Not as good as The Midnight Line, but I did enjoy this Reacher tale more than a few previous which I felt were just a tab flat.

Past TenseTwo story lines eventually collide; but actually the non-Reacher thread was more gripping that that of our super hero.

A Canadian couple heading for a new start in California in a semi wreck of a car, grind to a halt at a motel in the forests on New Hampshire. The owner and his three helpers assess the couple and decide that they are perfect for their purposes. Young and sturdy and fairly resourceful, they slowly realise that they, the only guests there, are not going to be allowed to leave.

Lee Child builds these two characters beautifully as we get to know and like the solid Shorty and the brighter Patty.

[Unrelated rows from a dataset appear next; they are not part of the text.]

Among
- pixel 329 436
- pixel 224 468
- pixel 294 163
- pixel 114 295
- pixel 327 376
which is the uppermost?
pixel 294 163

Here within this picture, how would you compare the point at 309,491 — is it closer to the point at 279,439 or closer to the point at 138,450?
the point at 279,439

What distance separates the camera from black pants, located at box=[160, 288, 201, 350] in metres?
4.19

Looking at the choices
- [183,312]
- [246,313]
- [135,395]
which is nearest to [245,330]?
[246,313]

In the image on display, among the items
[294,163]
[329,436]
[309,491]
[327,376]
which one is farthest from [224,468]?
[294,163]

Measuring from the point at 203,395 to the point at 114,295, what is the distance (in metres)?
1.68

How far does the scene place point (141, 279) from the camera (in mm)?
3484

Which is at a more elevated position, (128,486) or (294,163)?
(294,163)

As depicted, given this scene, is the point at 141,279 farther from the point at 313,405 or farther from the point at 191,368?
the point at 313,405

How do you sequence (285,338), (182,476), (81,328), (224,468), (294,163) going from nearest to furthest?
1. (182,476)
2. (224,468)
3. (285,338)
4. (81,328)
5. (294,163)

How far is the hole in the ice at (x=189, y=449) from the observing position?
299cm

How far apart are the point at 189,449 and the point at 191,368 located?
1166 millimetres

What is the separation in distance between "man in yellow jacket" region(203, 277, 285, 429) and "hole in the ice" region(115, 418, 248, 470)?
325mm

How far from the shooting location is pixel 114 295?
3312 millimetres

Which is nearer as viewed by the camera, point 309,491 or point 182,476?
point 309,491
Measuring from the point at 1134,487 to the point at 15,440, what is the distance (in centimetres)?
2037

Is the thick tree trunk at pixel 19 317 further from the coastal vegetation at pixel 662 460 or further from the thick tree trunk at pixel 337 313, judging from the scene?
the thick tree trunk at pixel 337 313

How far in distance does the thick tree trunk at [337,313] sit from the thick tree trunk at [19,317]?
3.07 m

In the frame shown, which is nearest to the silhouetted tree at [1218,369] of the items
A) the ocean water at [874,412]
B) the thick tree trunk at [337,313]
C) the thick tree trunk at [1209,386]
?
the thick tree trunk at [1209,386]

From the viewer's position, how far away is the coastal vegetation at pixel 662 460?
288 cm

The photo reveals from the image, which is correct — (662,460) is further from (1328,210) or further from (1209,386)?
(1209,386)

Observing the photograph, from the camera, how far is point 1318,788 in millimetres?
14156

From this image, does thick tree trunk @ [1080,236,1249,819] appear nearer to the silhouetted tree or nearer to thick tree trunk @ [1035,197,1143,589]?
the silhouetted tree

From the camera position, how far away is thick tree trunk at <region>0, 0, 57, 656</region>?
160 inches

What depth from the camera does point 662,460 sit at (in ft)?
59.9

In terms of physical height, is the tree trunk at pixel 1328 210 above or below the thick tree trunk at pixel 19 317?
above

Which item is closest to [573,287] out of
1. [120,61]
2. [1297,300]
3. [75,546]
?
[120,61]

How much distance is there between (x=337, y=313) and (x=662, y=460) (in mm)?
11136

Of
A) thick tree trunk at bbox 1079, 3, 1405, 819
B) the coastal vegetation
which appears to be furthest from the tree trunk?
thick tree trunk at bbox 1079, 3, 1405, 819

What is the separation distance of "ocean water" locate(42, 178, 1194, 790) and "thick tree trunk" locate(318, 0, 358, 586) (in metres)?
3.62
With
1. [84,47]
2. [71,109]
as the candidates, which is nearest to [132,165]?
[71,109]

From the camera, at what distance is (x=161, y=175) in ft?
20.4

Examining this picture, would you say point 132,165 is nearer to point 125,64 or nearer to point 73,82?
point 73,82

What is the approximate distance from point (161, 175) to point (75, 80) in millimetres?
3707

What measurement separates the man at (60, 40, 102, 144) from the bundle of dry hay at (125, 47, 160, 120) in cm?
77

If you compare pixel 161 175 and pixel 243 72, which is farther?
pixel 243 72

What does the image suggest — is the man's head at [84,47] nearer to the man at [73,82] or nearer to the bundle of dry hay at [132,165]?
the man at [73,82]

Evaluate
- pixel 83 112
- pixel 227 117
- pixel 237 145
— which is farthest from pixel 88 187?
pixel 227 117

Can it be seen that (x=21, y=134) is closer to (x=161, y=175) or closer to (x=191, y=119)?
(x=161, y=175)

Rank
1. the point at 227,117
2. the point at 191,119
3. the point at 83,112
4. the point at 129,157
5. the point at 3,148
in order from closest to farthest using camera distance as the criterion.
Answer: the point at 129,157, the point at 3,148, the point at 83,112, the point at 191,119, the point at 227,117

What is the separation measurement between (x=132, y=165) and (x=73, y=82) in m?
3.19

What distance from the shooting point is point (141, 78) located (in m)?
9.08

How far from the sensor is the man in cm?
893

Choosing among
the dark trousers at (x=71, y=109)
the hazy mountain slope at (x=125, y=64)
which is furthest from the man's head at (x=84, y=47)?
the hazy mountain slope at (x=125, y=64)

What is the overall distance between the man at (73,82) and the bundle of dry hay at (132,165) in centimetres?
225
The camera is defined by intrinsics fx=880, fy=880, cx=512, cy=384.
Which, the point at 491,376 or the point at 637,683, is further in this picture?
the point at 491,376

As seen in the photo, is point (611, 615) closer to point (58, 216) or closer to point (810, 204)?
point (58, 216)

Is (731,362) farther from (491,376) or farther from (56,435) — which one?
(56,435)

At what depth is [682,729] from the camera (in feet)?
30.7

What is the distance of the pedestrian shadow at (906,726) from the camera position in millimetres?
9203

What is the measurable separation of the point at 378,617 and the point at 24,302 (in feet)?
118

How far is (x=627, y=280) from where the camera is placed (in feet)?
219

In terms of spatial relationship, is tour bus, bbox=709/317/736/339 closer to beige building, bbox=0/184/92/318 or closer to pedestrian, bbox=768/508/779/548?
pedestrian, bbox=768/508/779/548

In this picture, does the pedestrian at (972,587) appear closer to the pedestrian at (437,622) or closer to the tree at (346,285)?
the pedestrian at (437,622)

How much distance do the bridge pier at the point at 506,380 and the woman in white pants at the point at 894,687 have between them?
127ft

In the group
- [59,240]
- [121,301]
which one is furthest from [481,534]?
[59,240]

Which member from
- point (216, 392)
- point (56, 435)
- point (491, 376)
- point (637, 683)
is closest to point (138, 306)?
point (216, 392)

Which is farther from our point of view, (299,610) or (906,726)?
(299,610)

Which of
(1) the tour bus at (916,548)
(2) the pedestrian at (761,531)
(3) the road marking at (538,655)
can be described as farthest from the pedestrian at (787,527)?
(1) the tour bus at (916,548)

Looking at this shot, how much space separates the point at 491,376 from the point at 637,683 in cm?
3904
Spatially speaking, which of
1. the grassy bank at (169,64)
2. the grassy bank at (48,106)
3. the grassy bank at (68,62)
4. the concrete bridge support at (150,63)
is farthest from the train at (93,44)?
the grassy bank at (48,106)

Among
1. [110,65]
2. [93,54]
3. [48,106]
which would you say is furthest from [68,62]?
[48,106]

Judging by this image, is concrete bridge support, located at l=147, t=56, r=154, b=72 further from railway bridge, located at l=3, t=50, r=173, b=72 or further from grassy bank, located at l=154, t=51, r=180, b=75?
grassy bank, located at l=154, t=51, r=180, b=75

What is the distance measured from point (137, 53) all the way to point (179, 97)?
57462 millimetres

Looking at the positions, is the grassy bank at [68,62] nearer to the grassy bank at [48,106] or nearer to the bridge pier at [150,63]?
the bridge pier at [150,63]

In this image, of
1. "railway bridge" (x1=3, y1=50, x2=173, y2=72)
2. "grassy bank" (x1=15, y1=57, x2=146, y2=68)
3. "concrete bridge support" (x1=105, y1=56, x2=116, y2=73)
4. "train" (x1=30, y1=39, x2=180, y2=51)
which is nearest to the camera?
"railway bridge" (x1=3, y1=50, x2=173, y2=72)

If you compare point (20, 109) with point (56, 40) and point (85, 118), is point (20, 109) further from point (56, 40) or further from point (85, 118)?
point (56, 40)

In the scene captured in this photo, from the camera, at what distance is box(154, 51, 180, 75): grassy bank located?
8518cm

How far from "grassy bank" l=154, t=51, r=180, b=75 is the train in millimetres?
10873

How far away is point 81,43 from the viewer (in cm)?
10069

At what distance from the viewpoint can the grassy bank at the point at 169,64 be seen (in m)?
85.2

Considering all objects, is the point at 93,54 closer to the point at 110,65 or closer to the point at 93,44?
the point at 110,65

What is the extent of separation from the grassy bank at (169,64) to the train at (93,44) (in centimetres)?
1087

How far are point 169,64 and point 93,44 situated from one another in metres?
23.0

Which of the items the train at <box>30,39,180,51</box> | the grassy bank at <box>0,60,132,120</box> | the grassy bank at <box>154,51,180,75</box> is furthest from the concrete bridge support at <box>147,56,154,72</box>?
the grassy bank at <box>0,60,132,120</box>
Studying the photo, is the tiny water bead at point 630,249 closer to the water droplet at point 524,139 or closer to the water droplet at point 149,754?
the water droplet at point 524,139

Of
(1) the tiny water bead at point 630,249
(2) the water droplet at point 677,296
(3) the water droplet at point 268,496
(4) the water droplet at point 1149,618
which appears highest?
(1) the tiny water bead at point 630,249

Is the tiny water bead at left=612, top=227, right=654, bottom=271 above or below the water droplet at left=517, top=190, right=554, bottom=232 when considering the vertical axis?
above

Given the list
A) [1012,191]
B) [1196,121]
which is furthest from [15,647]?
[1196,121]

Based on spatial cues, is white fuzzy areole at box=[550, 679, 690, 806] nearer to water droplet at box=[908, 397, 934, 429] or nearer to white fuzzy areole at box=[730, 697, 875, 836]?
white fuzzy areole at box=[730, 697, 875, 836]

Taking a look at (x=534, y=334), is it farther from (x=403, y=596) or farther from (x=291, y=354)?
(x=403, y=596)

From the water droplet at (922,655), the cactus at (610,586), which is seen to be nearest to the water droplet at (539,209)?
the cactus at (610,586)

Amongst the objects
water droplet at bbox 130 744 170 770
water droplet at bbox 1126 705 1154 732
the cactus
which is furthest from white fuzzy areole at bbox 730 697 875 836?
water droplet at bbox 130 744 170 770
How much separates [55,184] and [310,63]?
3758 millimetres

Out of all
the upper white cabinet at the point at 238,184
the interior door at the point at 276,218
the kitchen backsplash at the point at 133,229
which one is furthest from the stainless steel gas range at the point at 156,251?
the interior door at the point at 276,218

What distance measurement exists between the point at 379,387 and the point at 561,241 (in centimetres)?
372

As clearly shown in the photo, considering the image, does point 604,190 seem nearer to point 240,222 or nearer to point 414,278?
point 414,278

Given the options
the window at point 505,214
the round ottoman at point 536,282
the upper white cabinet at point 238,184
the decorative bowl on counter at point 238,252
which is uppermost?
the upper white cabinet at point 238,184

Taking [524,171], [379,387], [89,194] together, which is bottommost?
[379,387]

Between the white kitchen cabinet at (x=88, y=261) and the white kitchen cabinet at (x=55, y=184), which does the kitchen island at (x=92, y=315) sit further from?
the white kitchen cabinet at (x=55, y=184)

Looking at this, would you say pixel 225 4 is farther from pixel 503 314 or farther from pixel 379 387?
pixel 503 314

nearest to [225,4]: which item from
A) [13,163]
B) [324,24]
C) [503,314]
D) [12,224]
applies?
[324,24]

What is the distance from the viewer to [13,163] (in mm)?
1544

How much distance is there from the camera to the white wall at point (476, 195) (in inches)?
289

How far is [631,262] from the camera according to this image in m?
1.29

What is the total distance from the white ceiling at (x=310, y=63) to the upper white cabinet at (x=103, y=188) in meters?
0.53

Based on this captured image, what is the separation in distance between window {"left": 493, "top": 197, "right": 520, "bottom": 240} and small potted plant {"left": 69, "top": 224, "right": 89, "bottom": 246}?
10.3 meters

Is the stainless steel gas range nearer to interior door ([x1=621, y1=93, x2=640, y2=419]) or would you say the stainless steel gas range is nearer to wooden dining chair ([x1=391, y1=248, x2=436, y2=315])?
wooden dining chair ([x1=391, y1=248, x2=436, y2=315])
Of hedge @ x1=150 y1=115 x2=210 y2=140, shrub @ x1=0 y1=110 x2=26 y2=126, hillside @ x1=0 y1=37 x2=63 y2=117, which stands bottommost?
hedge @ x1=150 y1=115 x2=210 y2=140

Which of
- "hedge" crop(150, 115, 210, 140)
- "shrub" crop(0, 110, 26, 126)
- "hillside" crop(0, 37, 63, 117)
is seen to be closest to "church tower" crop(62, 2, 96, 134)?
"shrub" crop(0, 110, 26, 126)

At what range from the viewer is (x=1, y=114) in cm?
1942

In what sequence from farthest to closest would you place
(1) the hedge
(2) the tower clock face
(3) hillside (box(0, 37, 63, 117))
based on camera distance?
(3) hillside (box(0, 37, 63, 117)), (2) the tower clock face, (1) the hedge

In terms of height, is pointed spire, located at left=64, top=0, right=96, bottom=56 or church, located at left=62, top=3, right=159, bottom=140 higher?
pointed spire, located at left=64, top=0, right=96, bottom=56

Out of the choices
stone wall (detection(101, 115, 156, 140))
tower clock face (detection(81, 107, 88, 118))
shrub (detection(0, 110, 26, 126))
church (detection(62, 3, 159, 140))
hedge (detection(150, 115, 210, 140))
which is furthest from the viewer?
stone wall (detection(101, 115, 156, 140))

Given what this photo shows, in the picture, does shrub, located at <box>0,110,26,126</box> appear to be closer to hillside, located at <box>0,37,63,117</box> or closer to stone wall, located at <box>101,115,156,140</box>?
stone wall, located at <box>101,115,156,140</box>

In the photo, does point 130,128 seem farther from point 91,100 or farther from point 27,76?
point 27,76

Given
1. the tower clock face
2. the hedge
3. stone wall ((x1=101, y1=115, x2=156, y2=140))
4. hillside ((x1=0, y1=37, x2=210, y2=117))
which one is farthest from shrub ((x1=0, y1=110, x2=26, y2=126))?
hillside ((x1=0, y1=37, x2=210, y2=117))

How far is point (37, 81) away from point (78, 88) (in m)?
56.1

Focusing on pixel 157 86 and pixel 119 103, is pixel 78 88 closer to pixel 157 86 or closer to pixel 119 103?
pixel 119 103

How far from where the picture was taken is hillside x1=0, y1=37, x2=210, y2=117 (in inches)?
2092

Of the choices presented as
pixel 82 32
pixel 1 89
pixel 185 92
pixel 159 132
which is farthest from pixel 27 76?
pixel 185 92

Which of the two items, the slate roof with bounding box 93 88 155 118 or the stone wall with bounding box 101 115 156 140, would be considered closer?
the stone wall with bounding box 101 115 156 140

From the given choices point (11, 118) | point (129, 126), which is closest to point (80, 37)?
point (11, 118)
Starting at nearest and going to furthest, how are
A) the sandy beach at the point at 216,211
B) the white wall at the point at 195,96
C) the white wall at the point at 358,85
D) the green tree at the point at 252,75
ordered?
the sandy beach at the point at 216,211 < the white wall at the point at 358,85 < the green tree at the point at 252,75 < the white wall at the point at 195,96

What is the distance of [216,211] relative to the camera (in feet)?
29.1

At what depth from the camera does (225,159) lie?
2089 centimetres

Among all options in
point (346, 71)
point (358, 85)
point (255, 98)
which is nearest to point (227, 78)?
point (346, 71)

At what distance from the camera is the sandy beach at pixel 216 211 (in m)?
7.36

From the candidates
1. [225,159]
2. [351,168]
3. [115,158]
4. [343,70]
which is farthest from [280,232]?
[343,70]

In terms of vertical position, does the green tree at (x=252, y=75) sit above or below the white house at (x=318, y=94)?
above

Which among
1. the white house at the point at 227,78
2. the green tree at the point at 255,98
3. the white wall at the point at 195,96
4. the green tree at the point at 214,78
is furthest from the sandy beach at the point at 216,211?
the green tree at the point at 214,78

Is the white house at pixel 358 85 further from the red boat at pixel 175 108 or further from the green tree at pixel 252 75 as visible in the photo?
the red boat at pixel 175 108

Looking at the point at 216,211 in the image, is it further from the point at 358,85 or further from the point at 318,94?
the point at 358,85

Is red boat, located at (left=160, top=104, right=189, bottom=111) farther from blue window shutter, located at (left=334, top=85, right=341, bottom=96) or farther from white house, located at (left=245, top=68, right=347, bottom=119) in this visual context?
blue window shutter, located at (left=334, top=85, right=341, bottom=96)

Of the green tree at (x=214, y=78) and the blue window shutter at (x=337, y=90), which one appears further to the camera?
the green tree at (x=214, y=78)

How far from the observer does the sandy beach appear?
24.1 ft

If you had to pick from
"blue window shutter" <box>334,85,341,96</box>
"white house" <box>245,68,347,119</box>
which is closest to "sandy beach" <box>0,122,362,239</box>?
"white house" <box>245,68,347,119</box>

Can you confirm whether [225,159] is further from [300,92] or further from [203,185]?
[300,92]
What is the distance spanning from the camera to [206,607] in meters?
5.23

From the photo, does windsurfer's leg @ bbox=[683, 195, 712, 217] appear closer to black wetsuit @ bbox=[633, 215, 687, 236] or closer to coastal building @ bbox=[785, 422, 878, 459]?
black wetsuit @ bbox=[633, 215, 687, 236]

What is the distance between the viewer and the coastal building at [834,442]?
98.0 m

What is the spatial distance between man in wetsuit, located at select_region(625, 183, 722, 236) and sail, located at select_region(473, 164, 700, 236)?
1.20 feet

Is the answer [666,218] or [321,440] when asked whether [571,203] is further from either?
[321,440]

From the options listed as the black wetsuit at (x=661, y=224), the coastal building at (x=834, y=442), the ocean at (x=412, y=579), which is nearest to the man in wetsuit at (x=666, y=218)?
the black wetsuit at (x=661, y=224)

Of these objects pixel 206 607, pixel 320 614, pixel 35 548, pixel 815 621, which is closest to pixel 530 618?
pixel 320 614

Their love and loyalty for each other becomes apparent as their efforts to escape are thwarted one by one. Then other guests begin to arrive, and the reason for their incarceration comes into focus with horrifying detail.

Who? Oh, yes, Reacher.

Well, the big dangerous hero is in the nearest small town, trying, out of curiosity, to find out more about his father, Stan Reacher, who, now dead for thirty years, was believed to have come from there. His research leads him, via some more interesting characters, to an overgrown tin mill where Stan’s father had been a foreman in the 1930s. He has a run-in with some guy, molesting a woman near his room in the middle of the night. This guy gets the Reacher treatment and some broken bones, which attracts the attention of some Boston hoodlums as well as the local police who want him to leave town before more trouble starts.

Lee Child 1

Lee Child – author

I liked the interaction between Reacher and a female cop, an ex military policeman like Reacher himself, as well as the local lawyer, the helpful file clerk, and the elderly census specialist whose loyal assistance goes well beyond the call of duty.

Eventually, looking for a place to spend the night, Reacher is directed to the same motel, in time to affect the outcome, of course…

Sadly, a contradiction or two spoil a good story just a little, but far be it for me to spoil that for the reader. See if you can spot them?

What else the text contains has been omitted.